CAPO D’ORLANDO (ME) – Una svolta sull’omicidio stradale di Lorena Mangano. Dopo il ritrovamento della seconda auto coinvolta, sono scattati gli arresti per i due conducenti che dal pomeriggio di oggi si trovano rinchiusi nel carcere di Gazzi. Si tratta di Gaetano Forestieri, il finanziere di trentadue anni alla guida della Audi TT grigia che ha colpito a grane velocità la Panda condotta da Lorena, e di Giovanni Gugliandolo, amico di Forestieri, alla guida della Fiat 500 Abart che, stando alle indagini, stava gareggiando in una folle corsa. E’ accusato di competizione non autorizzata, reato che avrebbe contribuito al verificarsi dell’incidente mortale e omissione di soccorso.

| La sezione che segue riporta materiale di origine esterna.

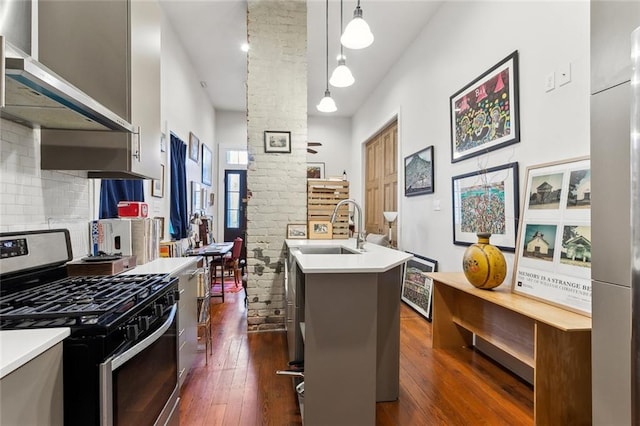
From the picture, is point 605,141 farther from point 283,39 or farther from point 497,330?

Indagini serrate da parte della Polizia Municipale e della Questura hanno fatto scattare i provvedimenti cautelari firmati dal sostituto procuratore Marco Accolla, titolare del caso che ha sconvolto l’intera cittadinanza e il comune di Capo d’Orlando, che si sono stretti alla coraggiosa famiglia di Lorena. Per ricordare la giovane vittima della strada il prossimo mercoledì è stata organizzata una fiaccolata: un momento di riflessione anche sulla donazione degli organi, un gesto di grande amore e responsabilità che certamente rimarrà impresso nella memoria collettiva.